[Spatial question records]
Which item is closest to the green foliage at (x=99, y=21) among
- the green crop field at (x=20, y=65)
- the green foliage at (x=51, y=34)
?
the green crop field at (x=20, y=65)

Directions for this task:
Put the lines of the material above into a Markdown table with the columns Row and Line. Give each line its own row number, and leave out any blank lines.

Answer in full:
| Row | Line |
|---|---|
| 1 | Which item is closest to the green foliage at (x=99, y=21) among |
| 2 | - the green crop field at (x=20, y=65) |
| 3 | - the green foliage at (x=51, y=34) |
| 4 | ? |
| 5 | the green crop field at (x=20, y=65) |